══ Text section ══
# mount: wrong fs type, bad option, bad superblock?

## dittigas

Trying to mount cdrom (e.g. mount /mnt/cdrom) as root on a DELL Latitude C600 results in:

mount: wrong fs type, bad option, bad superblock on /dev/cdroms/cdrom0,

       or too many mounted file systems

Any ideas what is wrong?

1. $ cat /proc/ide/hd?/driver  returns:

ide-disk version 1.12

ide-cdrom version 4.59

2. fstab is:

/dev/cdroms/cdrom0      /mnt/cdrom      iso9660         noauto,ro               0 0

thanks,

uri

----------

## dittigas

# Create /dev/cdrom for the first cdrom drive

LOOKUP          ^cdrom$          CFUNCTION GLOBAL mksymlink cdroms/cdrom0 cdrom

REGISTER        ^cdrom/cdrom0$   CFUNCTION GLOBAL mksymlink $devname cdrom

UNREGISTER      ^cdrom/cdrom0$   CFUNCTION GLOBAL unlink cdrom

----------

## rommel

what is on the cd that your trying to mount...if it is in a format that is not recognizable to mount then you will get that error. you might also want to add user to the otions in fstab so you as a normal user can mount the cdrom

----------

## mtPete

I can mount an iso9660 disk. But if i try to mount a music cd I get the same error. My fstab lists iso9660 as the fs. How can I mount a music cd?
═══
══ Provided material ══
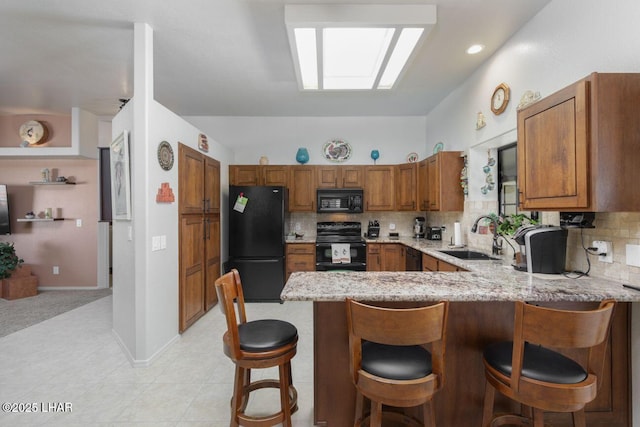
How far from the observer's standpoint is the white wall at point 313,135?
491 cm

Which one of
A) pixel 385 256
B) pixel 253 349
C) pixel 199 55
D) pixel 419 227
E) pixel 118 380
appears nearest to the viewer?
pixel 253 349

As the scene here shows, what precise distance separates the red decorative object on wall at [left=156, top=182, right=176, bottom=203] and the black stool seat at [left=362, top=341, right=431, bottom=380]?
2.22m

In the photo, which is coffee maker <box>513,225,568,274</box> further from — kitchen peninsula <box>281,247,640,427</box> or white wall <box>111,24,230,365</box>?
white wall <box>111,24,230,365</box>

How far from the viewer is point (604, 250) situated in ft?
5.70

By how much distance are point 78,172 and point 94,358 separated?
3675mm

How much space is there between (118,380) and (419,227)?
4.15 metres

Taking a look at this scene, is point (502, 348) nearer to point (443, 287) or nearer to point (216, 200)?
point (443, 287)

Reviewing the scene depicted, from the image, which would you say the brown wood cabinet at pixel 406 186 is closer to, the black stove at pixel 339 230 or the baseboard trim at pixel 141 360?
the black stove at pixel 339 230

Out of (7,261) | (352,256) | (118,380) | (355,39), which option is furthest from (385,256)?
(7,261)

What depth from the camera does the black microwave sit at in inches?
178

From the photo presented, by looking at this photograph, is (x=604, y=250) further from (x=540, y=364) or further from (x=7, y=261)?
(x=7, y=261)

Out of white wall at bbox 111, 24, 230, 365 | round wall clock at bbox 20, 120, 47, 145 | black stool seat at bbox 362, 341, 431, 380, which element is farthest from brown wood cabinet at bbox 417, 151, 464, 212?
round wall clock at bbox 20, 120, 47, 145

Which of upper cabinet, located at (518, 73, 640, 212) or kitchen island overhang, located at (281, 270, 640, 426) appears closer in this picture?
upper cabinet, located at (518, 73, 640, 212)

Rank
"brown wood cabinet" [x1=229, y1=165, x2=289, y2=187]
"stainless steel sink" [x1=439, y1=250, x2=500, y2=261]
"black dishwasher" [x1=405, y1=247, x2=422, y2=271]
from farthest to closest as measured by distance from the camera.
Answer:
═══
To do:
a) Copy out everything in the CD-ROM mount thread from "Trying to mount cdrom" down to "what is wrong?", word for word.
b) Write the next part of the CD-ROM mount thread, starting after its last post.
You won't need the data for anything here.

Responses to the exercise:
a)
Trying to mount cdrom (e.g. mount /mnt/cdrom) as root on a DELL Latitude C600 results in:

mount: wrong fs type, bad option, bad superblock on /dev/cdroms/cdrom0,

       or too many mounted file systems

Any ideas what is wrong?

b)
----------

## rommel

you would have to pass mount an option to tell it what the file system is i would guess...never really had a need to mount a music cd so i havent looked into it

----------

## mtPete

aparently you don't mount audio cds as they don't have a filesystem. They are played by your audio player without being mounted. Same goes for blank cds for burning.

----------

## fghellar

http://www.tldp.org/HOWTO/CDROM-HOWTO/x1186.html#AEN1257

----------

## dittigas

my appologies,

----------

## bartszyszka

Hmm... as far as I can tell, XMMS's CD Audio plugin actually needs the audio CD to be mounted for it to work. Or is there actually a way to play an audio CD in XMMS without mounting?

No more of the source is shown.